#### [Given instruction 1]
Answer these questions from the forum post about hair and marriage, each on its own line.
(a) On which site did TootiePie read the post?
(b) How long has Autumn been natural?
(c) What did the husband's close friend's wife do the week before?
#### [Given instruction 2]
Extend the forum post about a husband's objection to natural hair by writing the next part after its final sentence.

---- Text shown

"We will not lose our love, our marriage, OVER HAIR"

TootiePie

Well-Known Member
"We will not lose our love, our marriage, OVER HAIR" Writer's response on PG 8.

I read this post over at Curly Nikki and it pissed me off. I just wanted to share. I left my comment over there already. ANNNNND GO!

Autumn writes:

I don’t even know what to call this. But it happened – FOR REAL.
Background:
I’m married – 5+ years – to a wonderful husband and father. I’m pregnant – 5 months now – with my second child and I’m an emotional rollercoaster. I’ve been natural – almost 1 year – and, although it took some time for me to feel this way, I LOVE my curls.
The Drama:
My husband works from home and has watched our 2-yr old daughter from birth (SN: She has curls too and he washes and styles her hair very well during the week). About a month ago, he sent me a text at work saying we needed to talk when I got home. So, I come from work on my lunch break like I normally do. We decided to leave the house to run some errands. In the car, I asked him what he wanted to talk about. Then he said the six words that literally threw me into an immediate emotional breakdown: “WE NEED TO SPLIT UP.” Huh? What? Where is this coming from? Instant flood of tears and hyperventilating.
He never wanted me to go natural. He doesn’t like “nappy” hair. He likes straight hair. He felt that I had totally ignored his feelings by going natural in the first place, but the fact that I’ve stayed natural, despite his disdain, is even worse. It doesn’t matter that everyone else around us likes my hair. He is my husband and his opinion should matter most. When he married me I had long, straight hair. He’s not attracted to me anymore because of my hair, and therefore he felt that the best solution was to split up, instead of being disgusted with the sight of me daily. But if I straighten my hair (it doesn’t have to be a relaxer), then everything will be ok and go back to normal. Blah, blah, blah. SN: Just the week before, his close friend’s wife chemically relaxed her hair after a year of being natural because she couldn’t stand the negative feedback from her husband.

--------
---- Information shown

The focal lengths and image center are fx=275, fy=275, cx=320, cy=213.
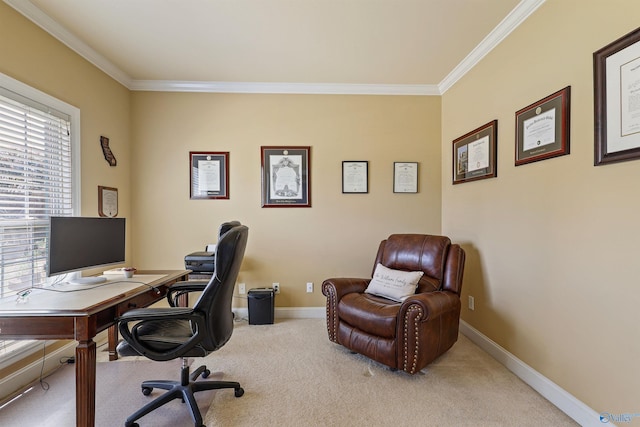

--------

#### [Exercise answer 1]
(a) Curly Nikki
(b) Almost 1 year
(c) She chemically relaxed her hair after a year of being natural because she couldn't stand the negative feedback from her husband.

#### [Exercise answer 2]
Ok, ok, ok. He probably didn’t use those exact words. But I’m pregnant, so that’s what it sounded like. I emailed my boss from my phone and said I couldn’t come back to work for personal reasons. After running our errands, I dropped him and our daughter back off at the house and drove off to clear my mind. I won’t go into all the thoughts that led me to my next actions, but I will tell you what happened.
I LOVE THIS MAN. I CANNOT IMAGINE MY LIFE WITHOUT THIS MAN. I WILL NOT LOSE MY HUSBAND OVER HAIR. But I felt this was a deeper issue than hair, and I also felt that some information was missing from his little rant. So I went back home. I grabbed a pen and paper and went straight to our bedroom. I got in the bed under the covers and started writing. Right after I jotted down my last thought, he came in to check on me. He gave me a big hug, and waited for me to speak. Here’s what I wrote/said, and his answers.
-I have more going for me than the hair on my head. YES YOU DO.
-I’m beautiful, intelligent, stylish, in shape, a good mother, I bring home bacon just like you, and I cook it too. YES I AGREE.
-I’m pregnant with your child, how dare you bring this to me right now. I FELT LIKE YOU WERE IGNORING HOW I FELT ABOUT YOUR HAIR.
-My hair is beautiful and *I* LOVE it, no matter what anyone else says. I KNOW.
-Our daughter’s hair is beautiful, are you going to request that she straighten her hair? NO, HER HAIR IS BEAUTIFUL.
-Is your friend’s wife a better woman than I am because she relaxed her hair for her husband to make HIM happy, even though she will be unhappy? YES, I FEEL THAT WAY. BUT SHE IS NOT MY WIFE AND I DO NOT WANT ANOTHER WOMAN.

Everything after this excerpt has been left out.